Investors have done just that, pushing the price of the metal to a two-year high. Before joining the rush, experts warn, beware that assets marketed as conservative and safe bought in a panic can sometimes wallop investors with losses they were trying to avoid.
The ad was from a company selling gold coins that is run by is Philip Diehl, a coin expert with an impressive pedigree. He was staff director of the Senate Finance committee, chief of staff at the Treasury Department, then head of the U.S. Mint.
The company he heads, U.S. Money Reserve, may sound like U.S. Mint, but it is an unrelated, private company, as readers can see in the fine print.
Barbara Roper, a director of investor protection for the Consumer Federation of America, has no opinion on gold itself, but urges caution. She notes that investments sold as “safe” to investors are often anything but.

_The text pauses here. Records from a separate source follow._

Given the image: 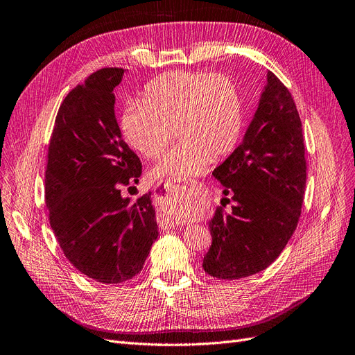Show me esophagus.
<instances>
[{
  "instance_id": "esophagus-1",
  "label": "esophagus",
  "mask_w": 355,
  "mask_h": 355,
  "mask_svg": "<svg viewBox=\"0 0 355 355\" xmlns=\"http://www.w3.org/2000/svg\"><path fill=\"white\" fill-rule=\"evenodd\" d=\"M166 225L171 226V227H177V226L180 225V221H178V220H174V218H168V220H166Z\"/></svg>"
}]
</instances>
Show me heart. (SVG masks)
Wrapping results in <instances>:
<instances>
[{
	"mask_svg": "<svg viewBox=\"0 0 355 355\" xmlns=\"http://www.w3.org/2000/svg\"><path fill=\"white\" fill-rule=\"evenodd\" d=\"M244 128L236 83L227 76L174 71L144 87L141 103H130L120 117L126 143L147 159L177 146L150 171V180H183L204 172L209 160L235 150Z\"/></svg>",
	"mask_w": 355,
	"mask_h": 355,
	"instance_id": "b5f03b06",
	"label": "heart"
}]
</instances>
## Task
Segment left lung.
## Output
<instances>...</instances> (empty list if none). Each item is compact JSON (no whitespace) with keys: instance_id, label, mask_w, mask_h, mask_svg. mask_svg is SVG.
<instances>
[{"instance_id":"left-lung-1","label":"left lung","mask_w":355,"mask_h":355,"mask_svg":"<svg viewBox=\"0 0 355 355\" xmlns=\"http://www.w3.org/2000/svg\"><path fill=\"white\" fill-rule=\"evenodd\" d=\"M266 80L244 139L212 172L235 202L230 212L217 208L209 221L212 244L202 268L220 279L266 269L300 217L306 184L302 121L288 89L270 71Z\"/></svg>"}]
</instances>
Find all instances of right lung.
Segmentation results:
<instances>
[{
  "label": "right lung",
  "mask_w": 355,
  "mask_h": 355,
  "mask_svg": "<svg viewBox=\"0 0 355 355\" xmlns=\"http://www.w3.org/2000/svg\"><path fill=\"white\" fill-rule=\"evenodd\" d=\"M125 71L99 69L65 96L46 168V205L60 250L103 284L134 278L159 236L150 191L134 202L120 193L143 171L114 114V87Z\"/></svg>",
  "instance_id": "obj_1"
}]
</instances>
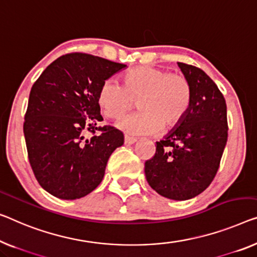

Gold soared during the financial crisis, fell in the four years through the end of last year, then began climbing sharply in recent months.
On Monday, gold hit $1,366 an ounce, up 28 percent since the start of the year. In the five trading days after the Brexit vote, $2.7 billion rushed into gold funds, according to EPFR, a research firm. That is more than 10 times the typical weekly investment in the last bull market for gold in 2011.
Regulators have long warned of shady sales practices in selling physical metal, though.
The Texas attorney general accused the sales staff of U.S. Money Reserve of misleading customers responding to TV ads about its regular bullion coins, convincing them to buy more expensive commemorative coins by making false claims about how those would rise in value faster.
The danger with gold is it doesn’t pay interest like a bond or represent a share of a company like a stock. It is only worth what people believe it’s worth. Even after the recent surge, it’s worth less than it was worth five years ago. A hypothetical $150,000 invested at the peak price in September 2011 would have left you with $106,000 today, down 29 percent.